The National Organization of Life and Health Insurance Guaranty Associations (often abbreviated NOLHGA) is a voluntary, U.S. association made up of the life and health insurance guaranty associations of all 50 states and the District of Columbia. NOLHGA was founded in 1983 to coordinate the efforts of state guaranty associations to provide protection to policyholders when their multi-state life or health insurance company becomes insolvent. The organization is based in Herndon, Virginia.

==Mechanism==
When an insurance company reports to its state insurance regulator that it is in financial trouble, the state will first attempt to assist the company back toward financial stability. If the state insurance department determines the company cannot be saved, then the insurance commissioner asks the state court to order the liquidation of the company. Once the order to liquidate a company that operates in multiple states is handed down, NOLHGA, on behalf of affected member state guaranty associations, assembles a task force of affected guaranty associations to analyze the company’s commitments to policyholders. Each affected state guaranty association pays out claims to the insurance company's policyholders in the state; in some instances, the associations arrange for policies to be transferred to a financially sound insurer.
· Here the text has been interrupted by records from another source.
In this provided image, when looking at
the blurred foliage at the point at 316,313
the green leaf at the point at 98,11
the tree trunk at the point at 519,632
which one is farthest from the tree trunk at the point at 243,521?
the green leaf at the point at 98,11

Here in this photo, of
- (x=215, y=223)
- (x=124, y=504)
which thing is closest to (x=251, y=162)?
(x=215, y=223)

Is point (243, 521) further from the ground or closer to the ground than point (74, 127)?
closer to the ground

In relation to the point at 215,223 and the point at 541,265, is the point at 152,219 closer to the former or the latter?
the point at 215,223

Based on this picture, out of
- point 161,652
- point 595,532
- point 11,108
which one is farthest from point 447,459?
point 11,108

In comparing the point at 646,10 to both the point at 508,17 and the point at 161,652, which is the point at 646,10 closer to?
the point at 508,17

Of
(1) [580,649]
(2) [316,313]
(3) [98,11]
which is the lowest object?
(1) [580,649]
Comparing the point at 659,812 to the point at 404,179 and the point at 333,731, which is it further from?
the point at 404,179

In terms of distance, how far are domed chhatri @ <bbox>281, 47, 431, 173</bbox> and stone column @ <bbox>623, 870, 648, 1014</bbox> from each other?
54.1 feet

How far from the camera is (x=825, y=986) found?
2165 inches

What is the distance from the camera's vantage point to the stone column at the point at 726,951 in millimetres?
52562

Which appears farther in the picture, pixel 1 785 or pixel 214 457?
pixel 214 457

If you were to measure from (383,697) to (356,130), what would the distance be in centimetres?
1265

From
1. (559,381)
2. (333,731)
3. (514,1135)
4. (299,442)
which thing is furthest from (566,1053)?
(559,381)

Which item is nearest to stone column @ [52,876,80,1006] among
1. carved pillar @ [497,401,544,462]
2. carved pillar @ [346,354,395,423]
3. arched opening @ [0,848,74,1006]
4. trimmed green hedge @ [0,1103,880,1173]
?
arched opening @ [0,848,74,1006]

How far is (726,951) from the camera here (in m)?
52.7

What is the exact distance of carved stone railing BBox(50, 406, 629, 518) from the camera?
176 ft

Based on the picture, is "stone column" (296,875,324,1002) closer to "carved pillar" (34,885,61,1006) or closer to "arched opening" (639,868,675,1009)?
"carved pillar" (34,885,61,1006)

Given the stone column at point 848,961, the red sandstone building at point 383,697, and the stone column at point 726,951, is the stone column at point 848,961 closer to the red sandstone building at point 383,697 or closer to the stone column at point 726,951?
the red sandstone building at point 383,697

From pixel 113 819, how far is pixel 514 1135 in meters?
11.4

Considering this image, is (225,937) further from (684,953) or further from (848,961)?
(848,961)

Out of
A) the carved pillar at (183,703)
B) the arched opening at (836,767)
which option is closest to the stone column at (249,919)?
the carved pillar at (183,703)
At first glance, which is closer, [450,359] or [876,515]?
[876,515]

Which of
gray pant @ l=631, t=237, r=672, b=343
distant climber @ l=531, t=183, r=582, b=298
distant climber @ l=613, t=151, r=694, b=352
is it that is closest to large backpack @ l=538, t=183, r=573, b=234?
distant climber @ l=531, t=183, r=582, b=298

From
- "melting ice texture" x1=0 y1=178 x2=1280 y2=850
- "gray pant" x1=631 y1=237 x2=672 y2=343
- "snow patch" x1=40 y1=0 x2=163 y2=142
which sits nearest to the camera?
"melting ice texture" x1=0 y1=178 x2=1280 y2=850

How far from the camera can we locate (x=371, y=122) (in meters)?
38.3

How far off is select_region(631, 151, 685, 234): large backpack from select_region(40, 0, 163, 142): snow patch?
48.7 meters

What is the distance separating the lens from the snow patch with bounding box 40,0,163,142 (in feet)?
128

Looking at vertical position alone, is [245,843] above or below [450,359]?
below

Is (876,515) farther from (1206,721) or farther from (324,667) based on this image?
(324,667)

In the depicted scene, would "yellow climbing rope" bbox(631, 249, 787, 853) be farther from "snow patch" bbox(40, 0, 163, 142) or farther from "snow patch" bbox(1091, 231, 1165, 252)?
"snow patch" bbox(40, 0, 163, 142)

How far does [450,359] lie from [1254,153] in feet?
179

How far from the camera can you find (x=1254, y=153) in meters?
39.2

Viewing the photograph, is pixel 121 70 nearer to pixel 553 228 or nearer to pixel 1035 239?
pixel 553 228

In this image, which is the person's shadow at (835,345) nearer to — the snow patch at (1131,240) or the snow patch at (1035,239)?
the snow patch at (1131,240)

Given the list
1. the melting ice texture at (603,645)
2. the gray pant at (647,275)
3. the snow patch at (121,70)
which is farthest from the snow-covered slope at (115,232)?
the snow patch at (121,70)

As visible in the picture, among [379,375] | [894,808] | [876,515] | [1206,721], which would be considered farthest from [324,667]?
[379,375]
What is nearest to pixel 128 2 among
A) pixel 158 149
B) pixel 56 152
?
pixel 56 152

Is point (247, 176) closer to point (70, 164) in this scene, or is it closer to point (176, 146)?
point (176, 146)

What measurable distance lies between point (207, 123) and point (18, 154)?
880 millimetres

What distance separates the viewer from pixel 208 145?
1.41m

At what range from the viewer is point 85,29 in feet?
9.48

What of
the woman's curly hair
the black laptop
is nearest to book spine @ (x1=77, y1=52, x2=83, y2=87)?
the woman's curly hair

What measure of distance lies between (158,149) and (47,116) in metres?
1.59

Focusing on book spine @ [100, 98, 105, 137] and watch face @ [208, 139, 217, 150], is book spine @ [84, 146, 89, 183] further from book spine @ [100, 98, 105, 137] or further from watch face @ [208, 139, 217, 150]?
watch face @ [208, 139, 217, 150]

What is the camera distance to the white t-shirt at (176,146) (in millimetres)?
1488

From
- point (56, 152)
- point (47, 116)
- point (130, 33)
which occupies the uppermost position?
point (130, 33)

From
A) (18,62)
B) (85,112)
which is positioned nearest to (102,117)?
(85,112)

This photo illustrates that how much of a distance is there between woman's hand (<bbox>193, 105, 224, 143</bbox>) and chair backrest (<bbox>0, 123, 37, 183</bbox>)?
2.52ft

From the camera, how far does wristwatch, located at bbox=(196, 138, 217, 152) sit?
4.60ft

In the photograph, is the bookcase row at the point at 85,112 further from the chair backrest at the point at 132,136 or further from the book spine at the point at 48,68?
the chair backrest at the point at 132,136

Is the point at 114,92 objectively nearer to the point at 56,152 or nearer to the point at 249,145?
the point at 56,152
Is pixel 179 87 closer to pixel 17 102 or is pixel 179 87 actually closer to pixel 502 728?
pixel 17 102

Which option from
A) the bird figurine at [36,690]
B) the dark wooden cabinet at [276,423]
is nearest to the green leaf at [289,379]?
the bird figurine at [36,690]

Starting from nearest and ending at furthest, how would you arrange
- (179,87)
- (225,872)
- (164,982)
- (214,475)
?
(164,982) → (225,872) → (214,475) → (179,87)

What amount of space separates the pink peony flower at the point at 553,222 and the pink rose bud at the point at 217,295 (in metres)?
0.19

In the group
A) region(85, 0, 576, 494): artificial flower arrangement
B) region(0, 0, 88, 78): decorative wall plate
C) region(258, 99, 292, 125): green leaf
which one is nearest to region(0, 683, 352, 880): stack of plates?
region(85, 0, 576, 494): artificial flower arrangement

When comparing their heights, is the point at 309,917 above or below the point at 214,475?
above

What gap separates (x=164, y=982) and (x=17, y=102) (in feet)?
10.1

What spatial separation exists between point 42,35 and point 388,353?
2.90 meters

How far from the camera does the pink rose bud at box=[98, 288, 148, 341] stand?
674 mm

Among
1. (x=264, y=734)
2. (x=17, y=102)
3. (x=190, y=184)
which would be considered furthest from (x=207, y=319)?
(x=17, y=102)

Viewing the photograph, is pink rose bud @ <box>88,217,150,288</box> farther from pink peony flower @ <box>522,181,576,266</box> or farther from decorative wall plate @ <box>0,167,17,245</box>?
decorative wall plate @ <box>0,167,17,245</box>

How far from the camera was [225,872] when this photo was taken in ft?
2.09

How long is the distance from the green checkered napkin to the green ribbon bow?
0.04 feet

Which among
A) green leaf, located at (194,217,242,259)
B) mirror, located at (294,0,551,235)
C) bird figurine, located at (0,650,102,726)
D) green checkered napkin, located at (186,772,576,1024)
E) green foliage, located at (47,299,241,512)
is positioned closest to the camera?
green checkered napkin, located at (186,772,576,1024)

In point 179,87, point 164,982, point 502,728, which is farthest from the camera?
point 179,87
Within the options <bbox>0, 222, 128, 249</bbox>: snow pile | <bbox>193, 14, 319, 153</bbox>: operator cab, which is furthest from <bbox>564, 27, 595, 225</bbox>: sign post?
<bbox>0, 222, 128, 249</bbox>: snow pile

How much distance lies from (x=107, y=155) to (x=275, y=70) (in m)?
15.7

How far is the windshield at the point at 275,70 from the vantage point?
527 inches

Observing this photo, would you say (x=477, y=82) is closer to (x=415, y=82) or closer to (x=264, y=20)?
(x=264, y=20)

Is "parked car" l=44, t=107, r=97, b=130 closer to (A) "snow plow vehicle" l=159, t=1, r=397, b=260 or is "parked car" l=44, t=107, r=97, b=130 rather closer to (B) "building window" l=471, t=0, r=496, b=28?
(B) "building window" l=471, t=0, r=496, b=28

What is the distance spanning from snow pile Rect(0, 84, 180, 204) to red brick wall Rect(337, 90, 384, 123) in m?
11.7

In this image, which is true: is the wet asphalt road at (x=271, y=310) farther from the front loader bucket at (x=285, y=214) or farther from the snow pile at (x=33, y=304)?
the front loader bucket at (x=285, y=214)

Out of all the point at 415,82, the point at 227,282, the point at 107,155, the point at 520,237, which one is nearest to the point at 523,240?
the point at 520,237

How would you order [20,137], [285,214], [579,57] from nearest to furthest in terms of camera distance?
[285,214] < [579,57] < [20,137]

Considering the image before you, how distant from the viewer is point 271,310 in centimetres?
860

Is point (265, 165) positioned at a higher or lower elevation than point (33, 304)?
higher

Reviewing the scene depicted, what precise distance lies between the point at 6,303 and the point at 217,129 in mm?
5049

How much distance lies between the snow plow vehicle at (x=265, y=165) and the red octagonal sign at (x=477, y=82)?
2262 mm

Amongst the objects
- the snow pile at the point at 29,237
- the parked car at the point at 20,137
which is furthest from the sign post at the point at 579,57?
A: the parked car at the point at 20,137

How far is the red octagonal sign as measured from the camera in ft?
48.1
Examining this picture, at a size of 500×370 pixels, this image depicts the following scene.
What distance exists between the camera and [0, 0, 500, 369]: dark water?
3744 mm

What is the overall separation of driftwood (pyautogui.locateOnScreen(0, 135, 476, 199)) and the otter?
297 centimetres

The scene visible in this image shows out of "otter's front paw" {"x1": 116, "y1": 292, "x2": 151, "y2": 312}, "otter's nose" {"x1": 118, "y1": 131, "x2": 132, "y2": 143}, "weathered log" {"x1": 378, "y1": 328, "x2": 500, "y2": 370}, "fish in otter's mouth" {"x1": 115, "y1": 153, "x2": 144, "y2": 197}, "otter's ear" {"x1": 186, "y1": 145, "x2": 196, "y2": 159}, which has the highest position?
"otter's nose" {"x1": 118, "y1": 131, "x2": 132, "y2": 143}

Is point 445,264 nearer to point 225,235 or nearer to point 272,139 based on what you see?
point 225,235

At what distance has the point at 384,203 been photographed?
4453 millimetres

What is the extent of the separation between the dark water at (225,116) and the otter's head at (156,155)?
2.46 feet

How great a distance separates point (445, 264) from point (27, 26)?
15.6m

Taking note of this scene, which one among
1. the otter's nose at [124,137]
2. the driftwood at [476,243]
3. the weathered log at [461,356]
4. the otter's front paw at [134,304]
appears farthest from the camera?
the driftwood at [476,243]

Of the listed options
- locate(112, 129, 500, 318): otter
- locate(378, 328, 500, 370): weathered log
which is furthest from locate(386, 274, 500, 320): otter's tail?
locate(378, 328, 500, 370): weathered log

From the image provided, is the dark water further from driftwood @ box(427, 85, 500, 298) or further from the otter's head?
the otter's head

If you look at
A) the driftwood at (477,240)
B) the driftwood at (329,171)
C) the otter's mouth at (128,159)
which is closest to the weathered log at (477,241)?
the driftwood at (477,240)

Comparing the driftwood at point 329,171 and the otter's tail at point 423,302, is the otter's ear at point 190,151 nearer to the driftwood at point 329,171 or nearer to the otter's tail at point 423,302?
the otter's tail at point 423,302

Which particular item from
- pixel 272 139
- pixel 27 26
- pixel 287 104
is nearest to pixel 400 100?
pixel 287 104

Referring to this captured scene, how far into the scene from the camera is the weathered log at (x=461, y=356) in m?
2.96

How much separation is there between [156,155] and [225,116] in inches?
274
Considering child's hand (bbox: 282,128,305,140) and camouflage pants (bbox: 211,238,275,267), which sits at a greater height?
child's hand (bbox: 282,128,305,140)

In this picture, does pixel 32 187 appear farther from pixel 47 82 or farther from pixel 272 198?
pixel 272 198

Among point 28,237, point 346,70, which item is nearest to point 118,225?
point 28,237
Each state guaranty association is governed by state law; most associations cover up to at least $300,000 for life insurance death benefits, $100,000 in cash surrender value for life insurance, $250,000 in withdrawal and cash values for annuities, and up to $500,000 in health insurance policy benefits (depending on the type of health insurance in question).

==Structure==
The National Organization of Life and Health Insurance Guaranty Associations has four main departments: administrative services, communications, insurance services, and legal.

===Administrative===
The Administrative Services Department supports NOLHGA by providing services such as human resources, accounting, membership records, and general facilities management. The department also plans and coordinates the Annual Meeting and provides support services to other departments and to the NOLHGA Board of Directors.

===Communications===
The Communications Department develops the organization's outreach efforts to its members, state insurance departments, receivers, insurance companies, and the media. In addition, the department provides communications assistance to individual state guaranty associations, the NOLHGA Board of Directors, and handles all media and public information inquiries.

===Insurance===
The Insurance Services Department coordinates all insolvency task force activities, including meetings and negotiations with receivers and assumption reinsurance companies concerning life and health insurers in rehabilitation or liquidation. This can include securing and managing legal, actuarial, and/or administrative services; seeking bids and evaluating the financial soundness of potential reinsurers; and determining the most cost-effective and efficient manner to continue policyholders’ coverage. Insurance Services also provides financial information on insolvencies to NOLHGA members.

===Legal===
The Legal Department provides legal counsel to insolvency task forces, committees, and the NOLHGA Board of Directors. The department collects and distributes legal information to member state guaranty associations and serves as an information resource for case laws. The department also coordinates the efforts of NOLHGA’s Legal Committee, which addresses issues pertaining to the insolvency process and develops strategies for related lawsuits.